Die Schwarzhaarige verdreht die Augen und schielt zu den Leuten vor der Disco rüber, die mittlerweile ziemlich unverfroren beobachten, was hier läuft. Ich bin noch total geflasht von dem, was hier gerade abgeht.
„Ich habe schon ganz oft gebetet, dass Gott mir hilft.“ In Rahels Stimme ist ein deutlicher Vorwurf. „Ich glaube nicht, dass Gott Gebet erhört.“
„Was? Du betest? Hast du mir ja nie erzählt“, krächzt die Schwarze.
„Ich dachte, du hältst das eh für dummes Zeug.“
Helena reicht Rahel eine Packung Taschentücher (sie ist echt ein Profi), und Rahel schnäuzt sich.
„Gott hat mir noch nie geantwortet“, schluchzt sie und richtet sich auf. Ich nehme meine Hand von ihrem Kopf.
„Da siehst du: Alles dummes Zeug“, kontert die Schwarzhaarige.
„Vielleicht hat Gott ja doch gehört“, antwortet Helena, „und hat uns vorbeigeschickt.“
Die Schwarze rollt wieder mit den Augen und dreht sich empört weg. Ich denke: Vielleicht stimmt das ja, was Helena sagt, und Gott hat uns tatsächlich vorbeigeschickt. Das wär natürlich irre.
„Rahel, willst du Gott dein Leben anvertrauen und dich unter seinen Schutz stellen, ihn um Hilfe bitten in deiner Not?“
Rahel nickt.
„Und du?“ Helena guckt die Schwarzhaarige an. Aber die zieht wieder ihre Grimasse.

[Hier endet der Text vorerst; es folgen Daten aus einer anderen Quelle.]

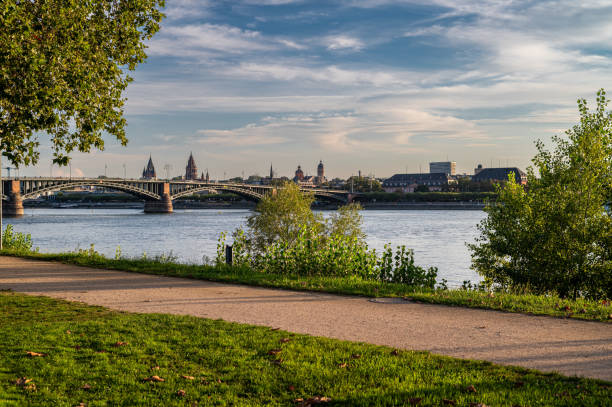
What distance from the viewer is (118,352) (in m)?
6.31

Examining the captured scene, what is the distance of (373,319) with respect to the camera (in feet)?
27.1

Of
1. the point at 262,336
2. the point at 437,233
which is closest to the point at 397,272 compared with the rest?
the point at 262,336

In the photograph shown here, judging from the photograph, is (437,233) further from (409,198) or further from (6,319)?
(409,198)

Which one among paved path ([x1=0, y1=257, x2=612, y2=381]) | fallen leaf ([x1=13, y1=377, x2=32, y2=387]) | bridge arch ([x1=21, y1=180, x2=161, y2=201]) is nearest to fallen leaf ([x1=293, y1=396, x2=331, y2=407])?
paved path ([x1=0, y1=257, x2=612, y2=381])

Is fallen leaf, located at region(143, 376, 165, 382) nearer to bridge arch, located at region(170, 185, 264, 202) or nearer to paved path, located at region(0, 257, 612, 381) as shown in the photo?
paved path, located at region(0, 257, 612, 381)

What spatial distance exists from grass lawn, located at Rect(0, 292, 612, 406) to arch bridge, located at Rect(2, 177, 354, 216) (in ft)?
162

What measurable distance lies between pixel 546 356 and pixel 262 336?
3478 millimetres

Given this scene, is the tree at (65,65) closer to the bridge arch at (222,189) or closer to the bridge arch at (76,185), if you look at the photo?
the bridge arch at (76,185)

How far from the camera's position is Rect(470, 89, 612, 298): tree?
604 inches

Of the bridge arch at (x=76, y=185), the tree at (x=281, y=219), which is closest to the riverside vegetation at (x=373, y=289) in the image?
the tree at (x=281, y=219)

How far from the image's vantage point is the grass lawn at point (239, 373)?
16.2 ft

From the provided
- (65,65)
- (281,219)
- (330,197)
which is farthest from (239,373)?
(330,197)

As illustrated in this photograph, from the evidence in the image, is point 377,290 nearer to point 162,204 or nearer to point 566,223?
point 566,223

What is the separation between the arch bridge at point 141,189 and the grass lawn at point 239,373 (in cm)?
4932
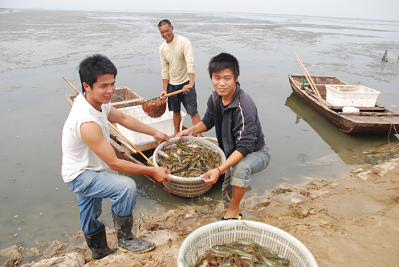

„Ganz sicher nicht!“, zischt sie.
Helena nimmt Rahels Hände.
„Lieber Vater im Himmel …“
Ich schließe die Augen. Es fühlt sich gerade alles richtig an. Ein gutes Gefühl. So sollte das Leben sein, finde ich: sich richtig anfühlen.
„Wir danken dir, dass du Rahels Gebet gehört hast. Danke, dass du uns zu ihr geschickt hast ...“
Das wäre wirklich ein Ding! Gott schickt uns, weil Menschen ihn um Hilfe gebeten haben – und gibt uns auch noch Einsicht in ihre Nöte. Herr, das ist abgefahren!
„… Wir bitten dich, dass du sie schützt und ihr ihren Weg weist. Willst du das, Rahel?“, fragt Helena.
Ich öffne die Augen. Rahel nickt.
„Dann solltest du das Gott sagen.“
Die Schwarzhaarige schüttelt unwillig den Kopf und dreht sich noch ein Stück weiter weg. Ihr ist die Sache peinlich. Mir jetzt nicht mehr.
Es ist wie im Traum. Gott hat mich gebraucht! Mich Flachpfeife!
„Was muss ich tun?“, flüstert Rahel.
„Wenn du willst, spreche ich dir ein Gebet vor, und wenn du das okay findest, sprichst du mir einfach nach. Wäre das okay für dich?“
Rahel nickt. Sie sieht ganz folgsam und neugierig aus, trotz der verweinten Augen, und spricht Helena zögernd das Übergabegebet nach.